Ansonsten finden die ESG-Bereiche Soziales und Governance ihren Eingang in den Anforderungen zum Mindestschutz (minimum safeguards) der Taxonomie. Überdies ist die Kommission schon seit längerem vom EU-Parlament damit mandatiert, einen Bericht zur Erweiterung der Taxonomie um eine soziale Komponente vorzustellen. Dies ist bislang nicht erfolgt, was zuletzt im vergangenen September vom Sozialausschuss des EU-Parlaments (EESC) moniert wurde. Einer schriftlichen Anfrage aus Januar 2022 antwortete die zuständige EU-Kommissarin McGuinness, dass bisweilen keine „Timeline“ für einen Bericht über eine solche „sozialen Taxonomie“ bestehe.

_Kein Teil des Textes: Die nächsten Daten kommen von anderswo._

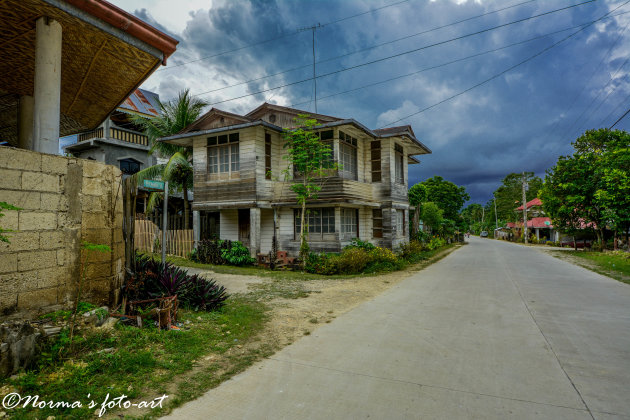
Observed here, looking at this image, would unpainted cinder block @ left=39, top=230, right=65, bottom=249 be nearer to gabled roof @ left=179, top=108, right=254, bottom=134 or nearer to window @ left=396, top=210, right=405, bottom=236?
gabled roof @ left=179, top=108, right=254, bottom=134

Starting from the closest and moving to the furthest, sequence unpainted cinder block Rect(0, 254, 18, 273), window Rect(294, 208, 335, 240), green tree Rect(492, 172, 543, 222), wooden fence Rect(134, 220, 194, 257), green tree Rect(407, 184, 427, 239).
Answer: unpainted cinder block Rect(0, 254, 18, 273), window Rect(294, 208, 335, 240), wooden fence Rect(134, 220, 194, 257), green tree Rect(407, 184, 427, 239), green tree Rect(492, 172, 543, 222)

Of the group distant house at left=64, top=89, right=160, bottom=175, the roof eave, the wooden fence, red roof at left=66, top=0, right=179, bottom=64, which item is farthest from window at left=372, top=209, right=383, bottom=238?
distant house at left=64, top=89, right=160, bottom=175

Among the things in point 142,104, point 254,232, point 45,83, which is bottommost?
point 254,232

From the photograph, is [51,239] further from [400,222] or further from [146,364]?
[400,222]

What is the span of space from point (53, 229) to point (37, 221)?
210 millimetres

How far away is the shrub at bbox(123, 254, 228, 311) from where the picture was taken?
5.56m

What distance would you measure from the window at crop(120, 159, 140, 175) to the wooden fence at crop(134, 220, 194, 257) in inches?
306

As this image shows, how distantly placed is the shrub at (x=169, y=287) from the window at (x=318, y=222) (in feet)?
28.0

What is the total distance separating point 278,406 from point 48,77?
585cm

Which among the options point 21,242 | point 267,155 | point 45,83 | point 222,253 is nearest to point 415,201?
point 267,155

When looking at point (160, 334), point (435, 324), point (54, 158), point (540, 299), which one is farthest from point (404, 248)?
point (54, 158)

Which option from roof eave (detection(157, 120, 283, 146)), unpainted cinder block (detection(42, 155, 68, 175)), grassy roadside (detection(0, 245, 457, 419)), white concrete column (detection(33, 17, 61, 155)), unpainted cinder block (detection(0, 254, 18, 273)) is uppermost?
roof eave (detection(157, 120, 283, 146))

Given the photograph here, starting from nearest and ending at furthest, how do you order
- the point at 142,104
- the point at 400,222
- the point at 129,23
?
the point at 129,23
the point at 400,222
the point at 142,104

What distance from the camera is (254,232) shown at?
14.8 meters
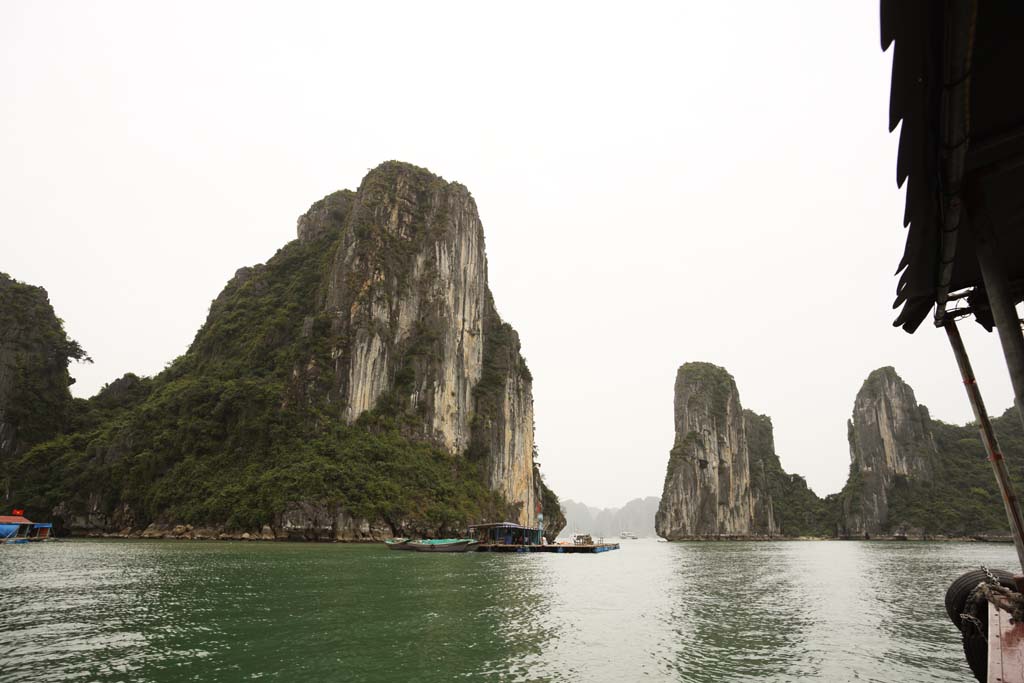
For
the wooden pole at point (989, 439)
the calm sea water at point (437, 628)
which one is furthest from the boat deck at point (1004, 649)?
the calm sea water at point (437, 628)

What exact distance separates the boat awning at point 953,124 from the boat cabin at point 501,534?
2473 inches

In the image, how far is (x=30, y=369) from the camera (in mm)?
75812

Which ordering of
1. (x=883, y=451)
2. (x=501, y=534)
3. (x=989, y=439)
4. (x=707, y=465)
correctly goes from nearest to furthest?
(x=989, y=439), (x=501, y=534), (x=883, y=451), (x=707, y=465)

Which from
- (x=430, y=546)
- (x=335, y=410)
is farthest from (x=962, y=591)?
(x=335, y=410)

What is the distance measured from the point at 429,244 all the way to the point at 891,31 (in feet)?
306

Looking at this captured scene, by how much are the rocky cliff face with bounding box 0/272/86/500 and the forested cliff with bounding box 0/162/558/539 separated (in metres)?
2.89

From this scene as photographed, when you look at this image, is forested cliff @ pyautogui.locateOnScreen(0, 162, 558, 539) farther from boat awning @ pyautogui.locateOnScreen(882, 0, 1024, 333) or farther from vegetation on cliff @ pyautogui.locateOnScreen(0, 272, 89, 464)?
boat awning @ pyautogui.locateOnScreen(882, 0, 1024, 333)

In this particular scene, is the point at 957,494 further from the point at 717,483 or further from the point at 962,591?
the point at 962,591

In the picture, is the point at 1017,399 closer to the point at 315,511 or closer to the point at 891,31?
the point at 891,31

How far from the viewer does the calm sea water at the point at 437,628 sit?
39.7 feet

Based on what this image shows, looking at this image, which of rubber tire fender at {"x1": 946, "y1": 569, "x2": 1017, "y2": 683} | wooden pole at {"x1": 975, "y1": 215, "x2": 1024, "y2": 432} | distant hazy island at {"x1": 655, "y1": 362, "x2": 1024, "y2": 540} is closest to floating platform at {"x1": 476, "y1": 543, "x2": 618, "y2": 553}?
rubber tire fender at {"x1": 946, "y1": 569, "x2": 1017, "y2": 683}

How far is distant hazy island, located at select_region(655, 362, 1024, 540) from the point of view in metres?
126

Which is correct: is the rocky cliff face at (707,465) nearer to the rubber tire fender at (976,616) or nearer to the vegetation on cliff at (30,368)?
the vegetation on cliff at (30,368)

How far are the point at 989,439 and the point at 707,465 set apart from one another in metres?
150
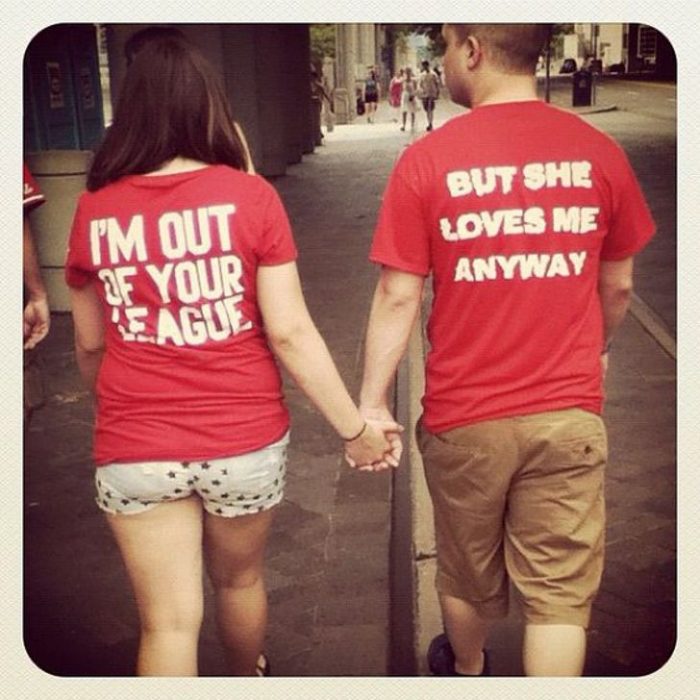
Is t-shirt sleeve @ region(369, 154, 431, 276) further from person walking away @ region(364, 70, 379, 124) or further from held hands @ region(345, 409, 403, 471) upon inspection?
person walking away @ region(364, 70, 379, 124)

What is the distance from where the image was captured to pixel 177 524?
2021 millimetres

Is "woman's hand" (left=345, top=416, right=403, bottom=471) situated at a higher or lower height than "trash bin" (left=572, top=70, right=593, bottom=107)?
lower

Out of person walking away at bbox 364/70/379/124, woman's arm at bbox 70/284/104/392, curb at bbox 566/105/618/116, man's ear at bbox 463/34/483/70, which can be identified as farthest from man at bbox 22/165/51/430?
person walking away at bbox 364/70/379/124

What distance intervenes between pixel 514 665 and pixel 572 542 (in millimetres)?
644

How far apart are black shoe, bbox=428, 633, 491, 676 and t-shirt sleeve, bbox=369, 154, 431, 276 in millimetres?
1023

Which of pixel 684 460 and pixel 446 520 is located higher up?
pixel 684 460

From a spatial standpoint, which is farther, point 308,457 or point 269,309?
point 308,457

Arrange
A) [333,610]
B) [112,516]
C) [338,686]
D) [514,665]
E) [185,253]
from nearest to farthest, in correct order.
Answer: [185,253]
[112,516]
[338,686]
[514,665]
[333,610]

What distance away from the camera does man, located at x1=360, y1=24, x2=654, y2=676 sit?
1982mm

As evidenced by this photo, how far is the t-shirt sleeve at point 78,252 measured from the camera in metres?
1.93

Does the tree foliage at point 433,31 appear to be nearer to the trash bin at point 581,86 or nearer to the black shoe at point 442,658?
the trash bin at point 581,86

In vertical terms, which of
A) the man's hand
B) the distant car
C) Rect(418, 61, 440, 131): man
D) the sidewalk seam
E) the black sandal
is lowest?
the sidewalk seam
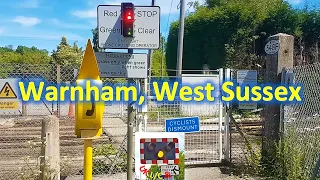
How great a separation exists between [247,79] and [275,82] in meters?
0.74

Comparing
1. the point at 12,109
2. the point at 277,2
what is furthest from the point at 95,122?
the point at 277,2

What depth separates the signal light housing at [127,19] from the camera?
5742mm

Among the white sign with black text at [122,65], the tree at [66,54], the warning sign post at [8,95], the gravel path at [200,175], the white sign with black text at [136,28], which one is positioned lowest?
the gravel path at [200,175]

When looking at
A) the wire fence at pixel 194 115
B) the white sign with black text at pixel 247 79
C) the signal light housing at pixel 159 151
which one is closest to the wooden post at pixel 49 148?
the signal light housing at pixel 159 151

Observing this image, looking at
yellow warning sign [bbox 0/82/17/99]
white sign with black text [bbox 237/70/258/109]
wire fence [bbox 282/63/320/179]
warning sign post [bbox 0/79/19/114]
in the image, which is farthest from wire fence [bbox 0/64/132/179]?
wire fence [bbox 282/63/320/179]

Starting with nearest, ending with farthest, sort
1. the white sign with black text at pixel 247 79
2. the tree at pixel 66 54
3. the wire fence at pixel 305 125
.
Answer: the wire fence at pixel 305 125, the white sign with black text at pixel 247 79, the tree at pixel 66 54

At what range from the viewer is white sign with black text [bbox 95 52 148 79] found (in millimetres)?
5871

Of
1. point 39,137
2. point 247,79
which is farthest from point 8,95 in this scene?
point 247,79

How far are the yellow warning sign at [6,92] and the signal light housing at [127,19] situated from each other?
5.28 meters

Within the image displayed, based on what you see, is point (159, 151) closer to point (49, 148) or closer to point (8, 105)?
point (49, 148)

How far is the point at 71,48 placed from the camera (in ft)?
172

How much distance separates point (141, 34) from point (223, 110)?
3.47m

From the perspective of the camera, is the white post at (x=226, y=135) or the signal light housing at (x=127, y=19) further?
the white post at (x=226, y=135)

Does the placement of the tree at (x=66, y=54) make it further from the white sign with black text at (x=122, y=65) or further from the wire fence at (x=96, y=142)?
the white sign with black text at (x=122, y=65)
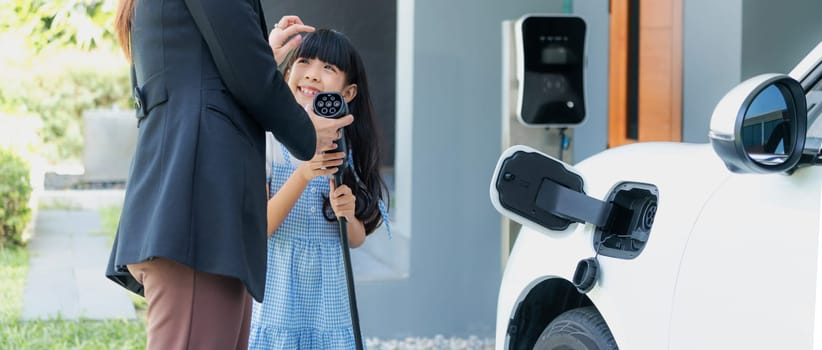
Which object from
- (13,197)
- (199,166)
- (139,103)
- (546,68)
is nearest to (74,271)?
(13,197)

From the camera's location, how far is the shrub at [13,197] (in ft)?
28.3

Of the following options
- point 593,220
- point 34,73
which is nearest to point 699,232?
point 593,220

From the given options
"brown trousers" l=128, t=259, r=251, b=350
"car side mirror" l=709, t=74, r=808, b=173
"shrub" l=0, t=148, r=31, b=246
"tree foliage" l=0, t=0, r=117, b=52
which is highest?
"tree foliage" l=0, t=0, r=117, b=52

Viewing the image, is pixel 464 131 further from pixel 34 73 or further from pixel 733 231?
pixel 34 73

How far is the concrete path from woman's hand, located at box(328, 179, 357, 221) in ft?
12.5

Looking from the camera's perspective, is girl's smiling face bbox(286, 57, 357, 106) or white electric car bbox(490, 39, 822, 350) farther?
girl's smiling face bbox(286, 57, 357, 106)

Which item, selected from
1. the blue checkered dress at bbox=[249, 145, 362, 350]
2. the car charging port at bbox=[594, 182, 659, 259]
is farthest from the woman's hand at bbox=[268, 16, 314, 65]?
the car charging port at bbox=[594, 182, 659, 259]

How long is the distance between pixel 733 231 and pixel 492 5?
4.08 metres

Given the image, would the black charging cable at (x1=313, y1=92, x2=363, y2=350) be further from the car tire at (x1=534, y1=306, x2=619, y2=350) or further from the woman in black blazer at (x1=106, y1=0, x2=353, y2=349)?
the car tire at (x1=534, y1=306, x2=619, y2=350)

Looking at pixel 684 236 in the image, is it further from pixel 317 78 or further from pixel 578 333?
pixel 317 78

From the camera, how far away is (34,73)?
14.3m

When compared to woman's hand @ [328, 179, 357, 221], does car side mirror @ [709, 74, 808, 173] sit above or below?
above

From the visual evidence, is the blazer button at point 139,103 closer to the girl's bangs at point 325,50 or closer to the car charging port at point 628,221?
the girl's bangs at point 325,50

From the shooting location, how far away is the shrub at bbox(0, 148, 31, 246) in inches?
340
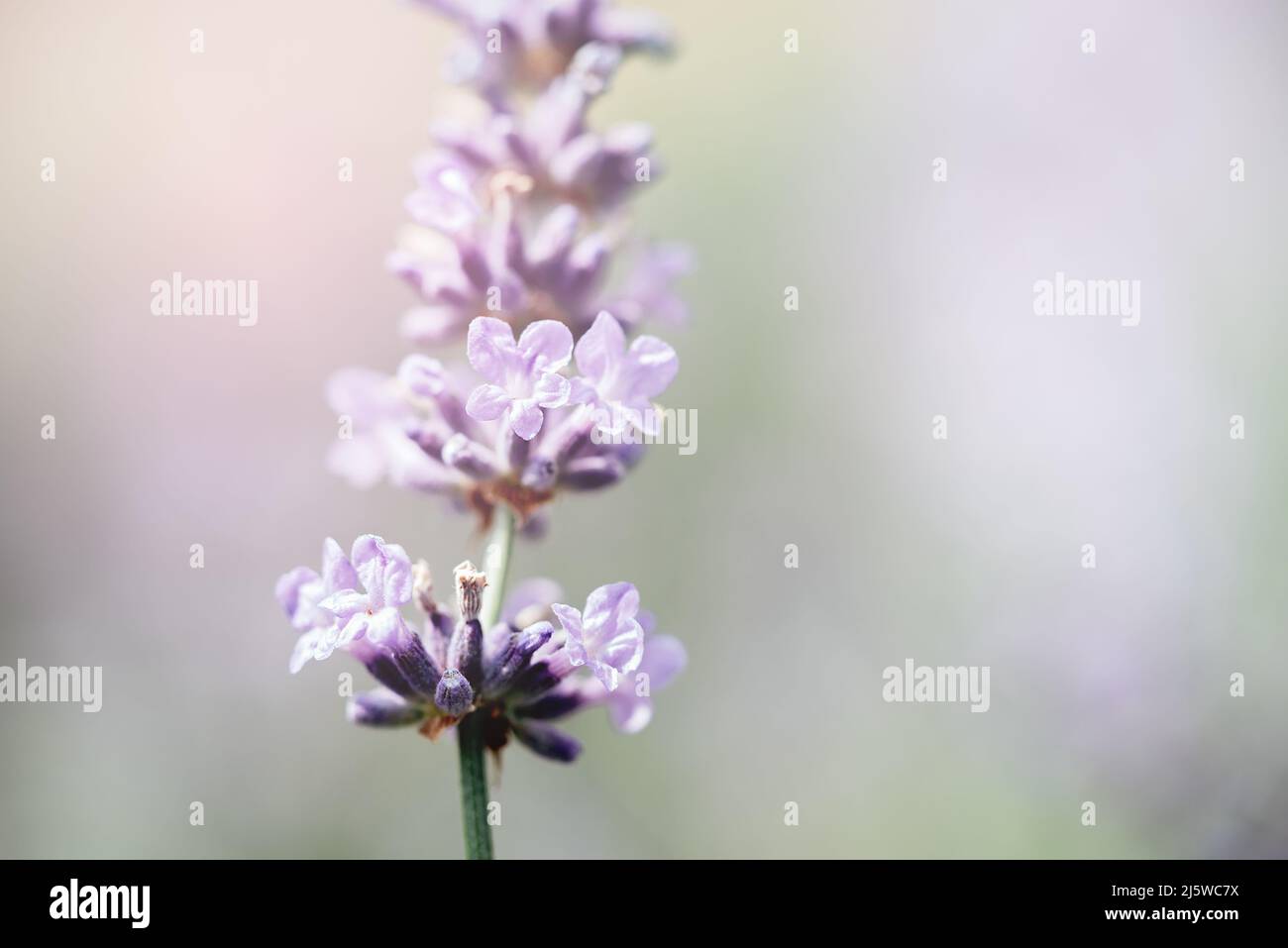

Auch 2023 rollt der Zug der Nachhaltigkeitsregulierung somit weiter voran. Doch werden kritische Stimmen zum grundsätzlichen Transparenzansatz der Regulierung laut. Namhafte Klimaökonomen fordern statt ESG-Produkten volkswirtschaftliche Lösungen im großen Maßstab, etwa anhand eines globalen CO₂ ‑Preises. Insbesondere um eine hohe Akzeptanz des Green Deals auch für die Zukunft sicherzustellen, muss sowohl bestehende, als auch zukünftige ESG-Regulierung kritisch hinterfragt und weiterentwickelt werden.

Autor: Frank Dornseifer,
Geschäftsführer
Bundesverband Alternative Investments e.V. (BVAI)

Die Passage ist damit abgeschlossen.